En fin d’après-midi, le public était attendu dans la salle de concert de France 3 Alsace où la « musikFabrik » de Cologne, sous la direction de James Wood, a joué le 24e concert du Festival Musica. Les œuvres interprétées: « Jalons » et « Thallein » des compositions qui sont assez proches l’une de l’autre, même si leur instrumentalisation diffère légèrement: dans « Jalons », écrit pour un petit orchestre symphonique, Xenakis a fait l’impasse sur les percussions. Dans «Thallein» en revanche, les percussions et un piano complétèrent l’instrumentaire.

Hommage à Iannis Xenakis

musikFabrik (c) Klaus Rudolph


Les deux morceaux, brillamment dirigés par Wood, comportent une multitude d’idées de composition qui se succèdent comme dans une course de relais. Par moment, certains instruments se font clairement entendre et déterminent la sonorité tout en étant dans une dissonance totale par rapport à ce qui se passe par ailleurs. Ce fut le cas, pendant de longs passages, pour les flûtes. Ensuite, les différents groupes d’instruments restent entre eux, jouent leurs petites séquences sans se soucier des parts des autres. Une structure rythmique rudimentaire réussit néanmoins à maintenir ce qui menace d’exploser. Les glissandi, si typiques pour Xenakis, font naître une sorte mouvement de vagues dans la musique. Une technique que le compositeur emploie volontiers dans ses œuvres.

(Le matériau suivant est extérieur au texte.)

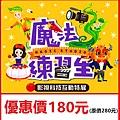 魔法練習生-影視科技互動特展~展覽優惠門票180元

Il était très plaisant d’observer les musiciennes et musiciens pendant leur travail  parce qu’ils donnaient l’impression de jouer avec une joie évidente, malgré la concentration qu’exige la composition de Xenakis.

Hommage à Iannis Xenakis

Arne Deforce (c) document recu


La performance d’Arne Deforce avec la « musikFabrik » était aussi convaincante que dans son solo donné dans la salle de la bourse. Mais « Epicylce » écrit en 1989 était nettement moins exigeant que « Nomos Alpha », même si ce morceau comportait également des parts incroyablement difficiles.

Contrairement aux deux autres morceaux du concert, il était évident que le compositeur avait « emprunté» auprès des pratiques de composition historiques, comme l’intégration de la part du violoncelle dans l’ensemble, sa transformation ou alors son accompagnement. Ceci rompt avec les principes de composition mathématiques des deux autres œuvres de Xenakis.

Si l’on voulait trouver un dénominateur commun aux œuvres entendues dans la soirée, cela pourrait être « la multitude au lieu de la simplicité ». Dans aucune de ses compositions, Xenakis s’est contenté de quelques rares idées. Au contraire ! Le public avait fort à faire en essayant de suivre ne serait-ce que approximativement les épanchements du compositeur.